Theory Card 096 — Abstraction Control / Breakdown
Research lens
Abstraction control is knowing when to stay high-level and when to zoom into mechanism. In the Breakdown stage of BASIC, the goal is to decompose the prompt into named parts. That makes this concept especially relevant here, because it shapes how much mental work the candidate is trying to carry at once and what gets made explicit.
Why it matters in SWE interviews
Junior candidates often stay too concrete; senior candidates can also fail by staying too abstract. Structure and Implement help balance this by separating the skeleton from the deep dive.
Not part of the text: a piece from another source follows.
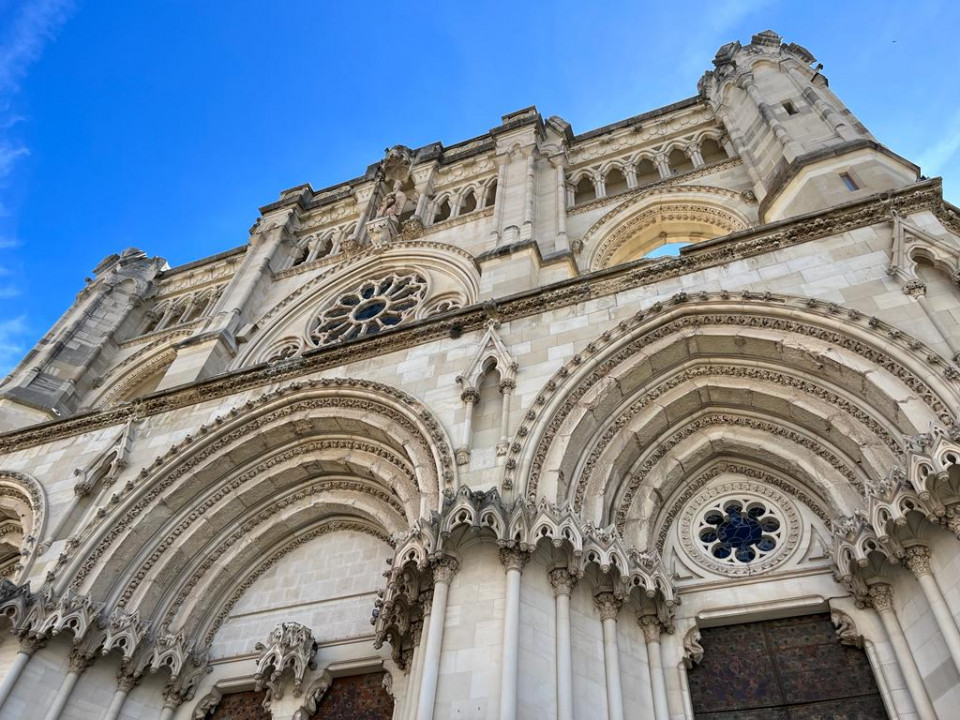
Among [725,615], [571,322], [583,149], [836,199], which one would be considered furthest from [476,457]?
[583,149]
In practice, Breakdown is where the candidate should ask: What exactly is the problem asking, what are the constraints, and what is the shape of the input and output? That question acts like a cognitive boundary. It protects the answer from turning into an unstructured search.
BASIC move
A strong move here is to split the problem before trying to solve it. For Abstraction Control, that means deliberately naming the important units instead of juggling them implicitly. The interviewer sees cleaner reasoning, and the candidate benefits from prevents premature solutioning and keeps working memory from being flooded too early.
Common miss
The miss is oscillating randomly between architecture, edge cases, syntax, and product requirements. When that happens, the candidate usually feels busy, but the answer is actually becoming less inspectable.
Practice prompt
“While practicing, pause at the Breakdown step and explain how Abstraction Control changes the way you would handle the prompt.”